Pope Benedict XVI addressed these issues in his speech in Westminster Hall on 17th September 2010:
“ …there are those who would advocate that the voice of religion be silenced, or at least relegated to the purely private sphere … that Christians in public roles may be required at times to act against their conscience”.
The Union’s Patron
St. Thomas More died for the Faith on Tower Hill on 6th July 1535. He is the universal patron of statesmen and politicians.
The Union’s Role
The Catholic Union enjoys consultative status to the Catholic Bishops’ Conference of England and Wales. It influences the changing nature of the parliamentary world where the Government itself relies on the recommendations of expert Commissions, which in turn take public or invited evidence and advice.
The Union also seeks to uphold a Christian standpoint in public life through educational activities, representations to Parliament, Government bodies and the media.
Much of the detail at the Committee stage of legislation is thus open to outside amendment with consensus rather than confrontation. With wide expertise in different disciplines, the Union has been able to make effective criticisms and representations to Government in many areas.
It has specialists on the Parliamentary and Public Affairs Committee and it also has representatives in the field of bio-ethics with the Catholic Medical Association with whom it has a Joint Medical Ethics Committee.

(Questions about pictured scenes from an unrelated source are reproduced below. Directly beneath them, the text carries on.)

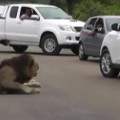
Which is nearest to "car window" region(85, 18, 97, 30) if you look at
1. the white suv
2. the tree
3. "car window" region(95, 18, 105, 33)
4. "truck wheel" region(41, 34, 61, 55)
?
"car window" region(95, 18, 105, 33)

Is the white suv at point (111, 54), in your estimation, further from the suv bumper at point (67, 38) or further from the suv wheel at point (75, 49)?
the suv wheel at point (75, 49)

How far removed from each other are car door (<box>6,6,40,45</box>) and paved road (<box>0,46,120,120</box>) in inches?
354

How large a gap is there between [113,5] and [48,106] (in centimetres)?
3052

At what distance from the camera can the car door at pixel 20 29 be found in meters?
27.0

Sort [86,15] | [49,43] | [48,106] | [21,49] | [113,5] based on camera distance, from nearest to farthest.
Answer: [48,106]
[49,43]
[21,49]
[86,15]
[113,5]

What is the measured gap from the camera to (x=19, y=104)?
11.8 meters

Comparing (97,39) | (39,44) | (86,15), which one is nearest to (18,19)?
(39,44)

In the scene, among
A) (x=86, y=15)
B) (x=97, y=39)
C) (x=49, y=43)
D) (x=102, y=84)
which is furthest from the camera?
(x=86, y=15)

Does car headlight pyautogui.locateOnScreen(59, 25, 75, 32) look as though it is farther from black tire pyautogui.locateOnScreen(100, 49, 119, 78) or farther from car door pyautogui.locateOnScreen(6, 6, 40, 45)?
black tire pyautogui.locateOnScreen(100, 49, 119, 78)

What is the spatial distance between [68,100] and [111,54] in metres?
4.42

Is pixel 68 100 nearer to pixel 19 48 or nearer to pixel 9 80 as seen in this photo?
pixel 9 80

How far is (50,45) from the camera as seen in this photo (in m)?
26.4

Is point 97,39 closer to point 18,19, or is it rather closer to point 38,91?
point 18,19

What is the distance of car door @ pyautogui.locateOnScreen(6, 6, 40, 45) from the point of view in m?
27.0
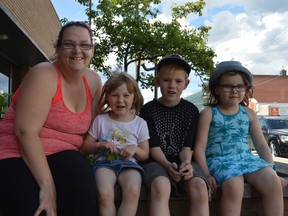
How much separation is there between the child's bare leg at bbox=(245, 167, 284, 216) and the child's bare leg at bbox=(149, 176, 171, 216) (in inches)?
28.6

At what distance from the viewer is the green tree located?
1079 centimetres

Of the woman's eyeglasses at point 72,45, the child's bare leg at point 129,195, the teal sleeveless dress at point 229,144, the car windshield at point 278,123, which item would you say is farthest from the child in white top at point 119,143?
the car windshield at point 278,123

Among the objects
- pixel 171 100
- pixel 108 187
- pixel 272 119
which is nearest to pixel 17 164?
pixel 108 187

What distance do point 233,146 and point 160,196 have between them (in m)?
0.96

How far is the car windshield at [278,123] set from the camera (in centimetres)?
1535

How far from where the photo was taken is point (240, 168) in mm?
2881

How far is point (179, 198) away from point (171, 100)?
90 centimetres

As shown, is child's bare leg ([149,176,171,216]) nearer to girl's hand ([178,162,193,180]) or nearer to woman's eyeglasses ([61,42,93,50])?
girl's hand ([178,162,193,180])

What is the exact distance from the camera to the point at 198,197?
2557 millimetres

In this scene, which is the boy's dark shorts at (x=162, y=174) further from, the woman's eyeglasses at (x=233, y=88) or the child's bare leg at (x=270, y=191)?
the woman's eyeglasses at (x=233, y=88)

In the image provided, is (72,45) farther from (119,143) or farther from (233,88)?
(233,88)

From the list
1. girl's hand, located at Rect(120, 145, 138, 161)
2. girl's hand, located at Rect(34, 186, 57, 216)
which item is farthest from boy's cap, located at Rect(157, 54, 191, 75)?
girl's hand, located at Rect(34, 186, 57, 216)

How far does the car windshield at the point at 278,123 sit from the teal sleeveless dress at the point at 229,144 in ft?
41.8

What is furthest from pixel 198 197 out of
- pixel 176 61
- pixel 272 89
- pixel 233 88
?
pixel 272 89
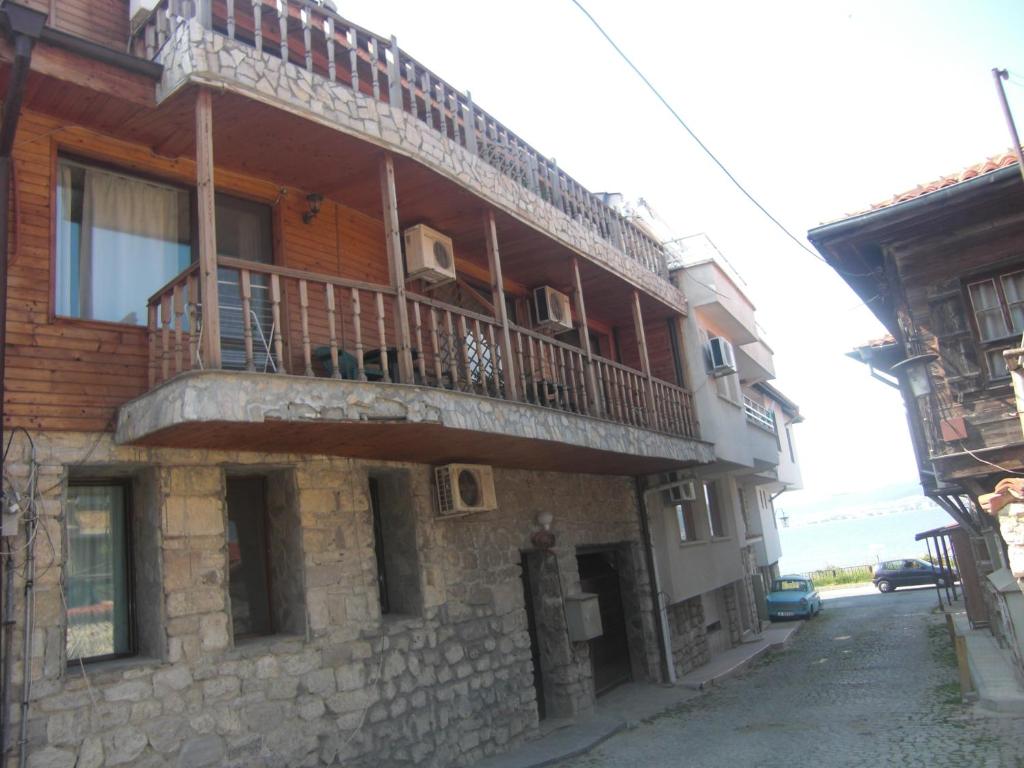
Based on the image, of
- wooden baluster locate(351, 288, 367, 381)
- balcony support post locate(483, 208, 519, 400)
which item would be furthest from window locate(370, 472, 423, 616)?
wooden baluster locate(351, 288, 367, 381)

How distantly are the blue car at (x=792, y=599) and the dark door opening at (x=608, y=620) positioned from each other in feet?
40.4

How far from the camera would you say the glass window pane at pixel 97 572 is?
6.28 metres

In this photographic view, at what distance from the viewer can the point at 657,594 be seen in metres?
13.1

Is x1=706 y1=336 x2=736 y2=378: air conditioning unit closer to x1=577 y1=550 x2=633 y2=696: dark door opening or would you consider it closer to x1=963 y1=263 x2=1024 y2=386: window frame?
x1=577 y1=550 x2=633 y2=696: dark door opening

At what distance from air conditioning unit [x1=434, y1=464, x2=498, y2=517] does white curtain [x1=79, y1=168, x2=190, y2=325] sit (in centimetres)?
342

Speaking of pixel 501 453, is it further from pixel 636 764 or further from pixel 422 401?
pixel 636 764

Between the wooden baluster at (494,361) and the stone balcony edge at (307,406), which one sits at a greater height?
the wooden baluster at (494,361)

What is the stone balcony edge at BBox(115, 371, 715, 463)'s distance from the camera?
18.8 feet

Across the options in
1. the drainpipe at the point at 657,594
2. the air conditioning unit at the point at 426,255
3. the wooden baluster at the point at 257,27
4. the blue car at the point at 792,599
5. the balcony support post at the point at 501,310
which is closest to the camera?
the wooden baluster at the point at 257,27

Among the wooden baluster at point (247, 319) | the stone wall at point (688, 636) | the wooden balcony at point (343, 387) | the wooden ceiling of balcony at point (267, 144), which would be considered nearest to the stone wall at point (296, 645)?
the wooden balcony at point (343, 387)

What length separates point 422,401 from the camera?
7086mm

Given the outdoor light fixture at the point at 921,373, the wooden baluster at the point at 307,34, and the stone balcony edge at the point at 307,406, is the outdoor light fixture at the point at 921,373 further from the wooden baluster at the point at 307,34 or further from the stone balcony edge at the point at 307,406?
the wooden baluster at the point at 307,34

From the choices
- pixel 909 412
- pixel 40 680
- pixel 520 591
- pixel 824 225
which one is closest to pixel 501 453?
pixel 520 591

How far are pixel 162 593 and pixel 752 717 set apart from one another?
7.78 m
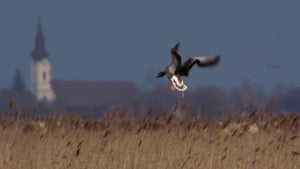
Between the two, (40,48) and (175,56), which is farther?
(40,48)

The Union takes its role seriously and is guided in its Catholic principles by the Magisterium of the Catholic Church. The document “The Participation of Catholics in Political Life” issued by the Congregation for the Doctrine of the Faith, is extremely helpful in this regard, especially in respect of the duties of the laity and their participation in public life.
As well as its elected council with its Chairman, the Union has a number of specialist and regional committees including committees for both Scotland and Wales.